(Stored data entries)
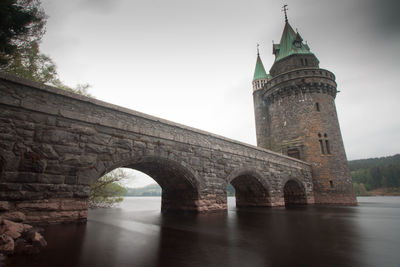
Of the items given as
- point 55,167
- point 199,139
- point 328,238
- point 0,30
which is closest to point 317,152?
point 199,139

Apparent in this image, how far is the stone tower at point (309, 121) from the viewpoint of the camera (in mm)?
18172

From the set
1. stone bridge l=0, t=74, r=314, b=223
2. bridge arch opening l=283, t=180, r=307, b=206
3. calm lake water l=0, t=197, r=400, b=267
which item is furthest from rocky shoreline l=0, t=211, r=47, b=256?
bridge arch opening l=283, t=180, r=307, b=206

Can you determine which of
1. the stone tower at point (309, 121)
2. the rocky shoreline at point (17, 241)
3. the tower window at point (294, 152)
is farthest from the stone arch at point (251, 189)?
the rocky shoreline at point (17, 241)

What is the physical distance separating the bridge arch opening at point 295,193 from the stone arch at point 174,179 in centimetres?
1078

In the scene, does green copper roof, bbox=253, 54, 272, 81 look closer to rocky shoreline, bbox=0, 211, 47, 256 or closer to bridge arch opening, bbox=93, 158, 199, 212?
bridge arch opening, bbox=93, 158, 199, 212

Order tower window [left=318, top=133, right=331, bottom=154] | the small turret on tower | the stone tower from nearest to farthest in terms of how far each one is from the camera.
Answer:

* * *

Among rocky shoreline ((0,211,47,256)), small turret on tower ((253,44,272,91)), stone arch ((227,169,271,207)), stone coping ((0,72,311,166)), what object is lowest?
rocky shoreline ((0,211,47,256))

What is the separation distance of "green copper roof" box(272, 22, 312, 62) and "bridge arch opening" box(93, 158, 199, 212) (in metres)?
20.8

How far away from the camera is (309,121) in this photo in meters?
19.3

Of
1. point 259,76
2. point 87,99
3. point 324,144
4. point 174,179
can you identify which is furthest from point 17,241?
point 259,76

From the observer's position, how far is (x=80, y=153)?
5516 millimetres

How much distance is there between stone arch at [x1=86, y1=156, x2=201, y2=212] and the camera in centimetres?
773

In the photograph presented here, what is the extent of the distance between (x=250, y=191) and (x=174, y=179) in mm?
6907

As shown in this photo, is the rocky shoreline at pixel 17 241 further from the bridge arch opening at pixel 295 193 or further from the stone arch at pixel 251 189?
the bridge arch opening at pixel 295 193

__Your task__
Identify each line of the material above that contains the string "bbox", and copy those lines.

__Expected answer__
In the scene, does green copper roof, bbox=253, 54, 272, 81 look closer to rocky shoreline, bbox=0, 211, 47, 256 or closer to bridge arch opening, bbox=93, 158, 199, 212?
bridge arch opening, bbox=93, 158, 199, 212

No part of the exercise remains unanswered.